作者が十九世紀のロンドンに関わる自分の好きな物を詰め込んで、やりたい放題やってみたという感じで、注ぎ込まれたネタを拾い集めるだけでもお腹がいっぱいになりそうで、それでいて、そんなことを気にせずに読んでもわりと楽しむことができる物語になっていて、その点ではシェリー・プリーストの『ボーンシェイカー』よりは気軽に楽しめた話だった。
そもそも、三部作の一作目となっていながらもこの巻だけで物語としてはまとまっていて、物語そのものも、殺されてしまった彼女を生きかえらせるために主人公が右往左往するというシンプルなもので、そのシンプルな物語にいろいろとゴテゴテとネタが投入されている。逆に言えば次の巻への訴求力が乏しいという部分もあるのだけれども、訳者あとがきによれば、次の巻では三銃士の敵役がサイボーグとなって登場するなんて書いてあって、これはこれで面白そうな話だ。
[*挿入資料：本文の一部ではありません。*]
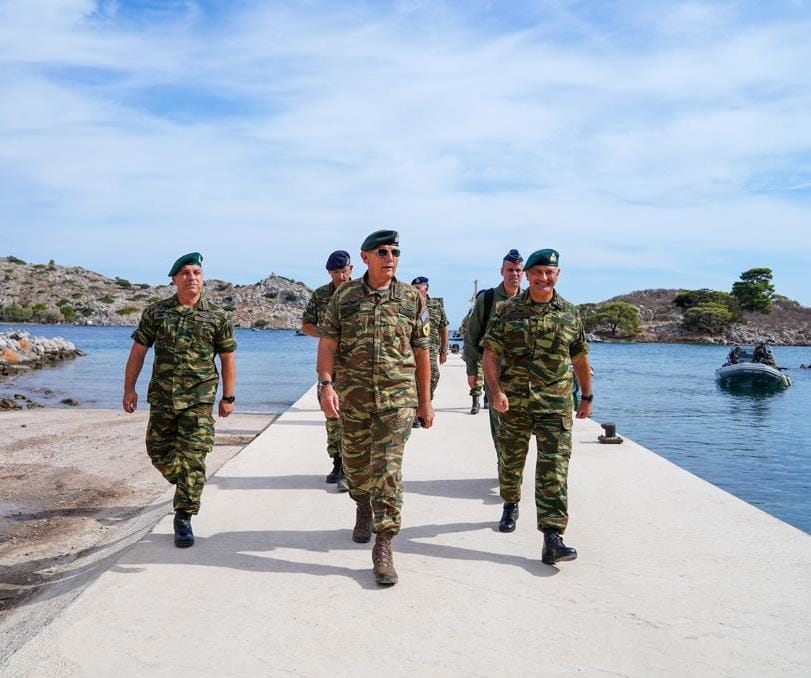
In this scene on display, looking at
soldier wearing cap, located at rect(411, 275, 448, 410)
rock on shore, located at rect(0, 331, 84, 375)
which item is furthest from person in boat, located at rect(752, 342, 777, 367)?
rock on shore, located at rect(0, 331, 84, 375)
物語としてはシンプルと書いたけれども、実際にはブックマンに関わる問題においていろいろと面白いネタが投入されていて、そのあたりが続く次の物語でどこまで発展されていくのかという興味もあるし、多数の人物が入り乱れて登場するわりにはページ数がページ数だけあって、それぞれの人物があまり活躍しないまま物語が終わってしまっている面もあって、ホームズはともかくとしてネモ船長とかジュール・ヴェルヌあたりはもう少し活躍させてほしい思いもある。あとモリアティがどうなったのかも気になるしね。